Eşekten düşenin halini, eşekten düşene sor demişler ya, burada mutlaka senin yaşadıklarını yaşayan, yaşamasa da hayat tecrübesi ile yön gösterebilecek aklı selim insanlar var. O yüzden negatif yorumlara takılma, sen yinede sor dertleş.
*Evlenmeden önce seni o şekilde tanıyıp, kısıtlamaya çalışan erkek egolarını tatmin ediyordur, seni üzmek adına kurallar koyan adam gerçekten sevmiyordur ve bencildir. Seni pantolonsuzluğa alıştıracak adam, kendisi pantolon giyen bir eşi kabul edip etmeyeceğine karar verip ona göre davranmalıydı.
*Arkadaşlarını seçecek akla ve mantığa sahip olduğunu düşünecek kadar senin kişiliğine güvenmeli, seni güdülecek biri gibi değil gerektiğinde fikir alabileceği bir hayat arkadaşı olarak görmeli.
*Lafını kabul ettiremediği, senin karşı çıktığın konularda kaba kuvvetle yada bağırarak seni sindirmeye çalışması tamamen güçsüzlüğün göstergesi. Çünkü yarım aklıyla senin aklını yenemiyor. Böyle birinin seni yönetmesine izin verme.

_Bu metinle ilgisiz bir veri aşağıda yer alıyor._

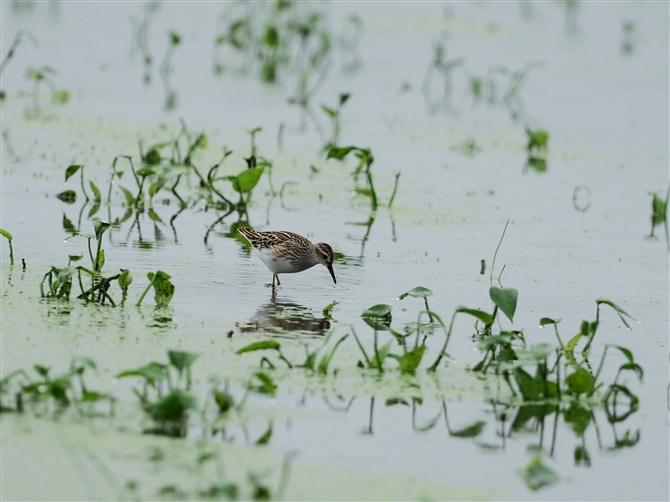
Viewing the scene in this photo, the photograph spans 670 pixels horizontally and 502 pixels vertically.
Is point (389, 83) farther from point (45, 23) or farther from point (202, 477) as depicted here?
point (202, 477)

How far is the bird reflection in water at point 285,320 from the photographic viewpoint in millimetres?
7375

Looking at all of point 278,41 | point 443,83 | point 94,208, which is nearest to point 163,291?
point 94,208

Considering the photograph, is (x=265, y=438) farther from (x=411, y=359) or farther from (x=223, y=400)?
(x=411, y=359)

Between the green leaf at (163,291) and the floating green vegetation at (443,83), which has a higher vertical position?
the floating green vegetation at (443,83)

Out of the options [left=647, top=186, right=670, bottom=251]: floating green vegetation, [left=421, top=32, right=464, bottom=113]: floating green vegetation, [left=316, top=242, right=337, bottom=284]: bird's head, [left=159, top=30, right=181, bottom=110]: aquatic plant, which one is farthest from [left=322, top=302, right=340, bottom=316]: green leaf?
[left=421, top=32, right=464, bottom=113]: floating green vegetation

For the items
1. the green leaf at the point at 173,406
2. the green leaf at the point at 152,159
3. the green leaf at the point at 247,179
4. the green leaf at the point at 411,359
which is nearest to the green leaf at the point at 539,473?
the green leaf at the point at 411,359

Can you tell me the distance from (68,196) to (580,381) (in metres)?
6.20

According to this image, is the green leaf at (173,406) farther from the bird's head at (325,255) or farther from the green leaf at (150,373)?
the bird's head at (325,255)

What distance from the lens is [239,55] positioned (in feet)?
69.1

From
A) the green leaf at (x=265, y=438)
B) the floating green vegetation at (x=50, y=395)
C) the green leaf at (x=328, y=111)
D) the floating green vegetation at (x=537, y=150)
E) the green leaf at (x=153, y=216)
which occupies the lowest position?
the green leaf at (x=265, y=438)

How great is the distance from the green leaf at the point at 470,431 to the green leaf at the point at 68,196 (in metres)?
6.01

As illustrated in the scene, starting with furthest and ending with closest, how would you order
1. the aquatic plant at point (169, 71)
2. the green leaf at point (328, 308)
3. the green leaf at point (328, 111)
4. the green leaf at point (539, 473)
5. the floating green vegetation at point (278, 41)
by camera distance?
1. the floating green vegetation at point (278, 41)
2. the aquatic plant at point (169, 71)
3. the green leaf at point (328, 111)
4. the green leaf at point (328, 308)
5. the green leaf at point (539, 473)

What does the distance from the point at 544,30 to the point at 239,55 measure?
25.8ft

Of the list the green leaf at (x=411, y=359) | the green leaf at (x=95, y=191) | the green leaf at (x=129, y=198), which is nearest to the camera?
the green leaf at (x=411, y=359)
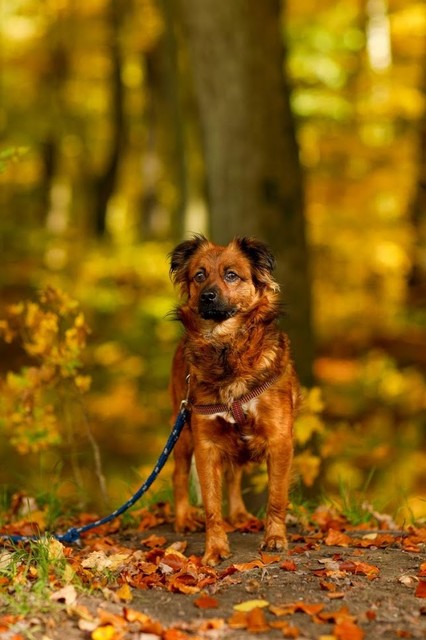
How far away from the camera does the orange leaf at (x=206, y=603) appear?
416 centimetres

*Arkadaşınla görüşmen konusunda sana geçerli bir sebep sunamayıp, kıza iftira atması çok çok çirkin. Arkadaşının böyle bir niyeti olsaydı sen kesinlikle farkederdin ki, biz kadınlar bu tarz konuları fark etmekte erkeklere nazaran çok daha yetenekliyiz.
*Evet evliliğimizde yaşanan her şeyi ailemize anlatmak, o sorumluluğu alamadığımızı gösterir ama bu sürekli olan ve evliliğin yapısını bozan şeyler için geçerli değil. Bir gün ipleri kopardığında "hayırdır mutluydunuz, tekrar deneyin" tepkilerini görmene sebep olacak. Ama bilirlerse "kızımız sabretti, çabaladı ama olmadı" demeleri sana daha çok destek olmalarına sebep olur.

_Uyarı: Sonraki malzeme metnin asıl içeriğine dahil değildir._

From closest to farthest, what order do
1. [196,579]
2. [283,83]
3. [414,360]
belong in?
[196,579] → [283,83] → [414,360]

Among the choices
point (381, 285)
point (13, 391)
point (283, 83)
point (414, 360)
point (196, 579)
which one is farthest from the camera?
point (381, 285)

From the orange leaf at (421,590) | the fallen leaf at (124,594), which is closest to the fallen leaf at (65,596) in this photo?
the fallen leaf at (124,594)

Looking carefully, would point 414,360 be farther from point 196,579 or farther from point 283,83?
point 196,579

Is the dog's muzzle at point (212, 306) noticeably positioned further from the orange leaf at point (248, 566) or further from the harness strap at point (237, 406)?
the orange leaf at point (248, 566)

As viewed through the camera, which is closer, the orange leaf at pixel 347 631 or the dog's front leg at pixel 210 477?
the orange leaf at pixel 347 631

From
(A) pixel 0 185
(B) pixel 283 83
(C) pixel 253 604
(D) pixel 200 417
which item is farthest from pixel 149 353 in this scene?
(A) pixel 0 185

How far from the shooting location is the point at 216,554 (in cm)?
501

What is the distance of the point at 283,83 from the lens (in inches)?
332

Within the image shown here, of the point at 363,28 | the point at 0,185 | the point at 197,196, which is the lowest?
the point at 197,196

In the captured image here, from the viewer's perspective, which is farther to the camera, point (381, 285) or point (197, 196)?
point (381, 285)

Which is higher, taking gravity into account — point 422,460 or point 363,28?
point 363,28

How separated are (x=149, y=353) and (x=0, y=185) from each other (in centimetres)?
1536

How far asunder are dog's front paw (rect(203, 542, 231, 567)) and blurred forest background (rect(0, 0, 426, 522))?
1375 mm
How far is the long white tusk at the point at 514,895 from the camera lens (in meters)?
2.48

*Kapanmak bir erkeğin güdülerini tatmin için yapılacak bir şey değil. Sen istiyorsan, okuyup araştırıp kendini inandırıp yinede istiyorsan yapılabilecek bir şey. Sırf eşim istiyor diye kapanırsan pişman olursun, çünkü aklın hep önceki halinde kalacak. Seni kapalı tanımadı zaten, madem bu kadar rahatsız kendi dünya görüşüne uygun bir eş seçmeliydi o zaman.
Senin hatan aslında eşinden daha büyük. İnsan ne ederse kendine eder derler ya çok doğru. Adam zaten önceden göstermiş kendini, sen üstünü örtmüşsün. Neden o istemiyor diye arkadaşınla görüşmüyorsun, düğününe gitmiyorsun, o el kaldırdığında sende ortalığı ayağa kaldırmıyorsun. Sen sindikçe artarak devam edecek, çünkü kabul eden boyun eğen olacaksın. Kendi hayatın hakkında bile söz hakkın kalmayacak. Ne demek doğmamış çocuğu yatılı hafızlık kursuna göndermek. Buna tek başına karar veremez ki. Bu bile senin söz hakkın olmayacak demek değil mi? Senin dünya görüşün çocuğununun hafız olmasımı, yoksa okuyup mesleğini eline almış, ayakları yere sağlam basan, istiyorsa da inancına göre yaşayabilen biri olması mı? Hadi kendi hayatına yapılan müdaheleleri kabul ettin, boyun eğdin yaşayıp gittin, peki ya çocuğunun hayatı? Onun mutsuzluğu?
Sen kendini 5/10 sene sonra nerede, nasıl görmek istiyorsan öyle davran, onu yap. Dünya yıkılmaz korkma, 5 sene önce hayatında bile olmayan, adını bile bilmediğin bir adam için kalan belki 50 seneni çöpe atma. Kalk yoluna bak. Eğer susar oturursan da kendinden başka kimseyi suçlama. Neyi istiyorsan onu yaşarsın.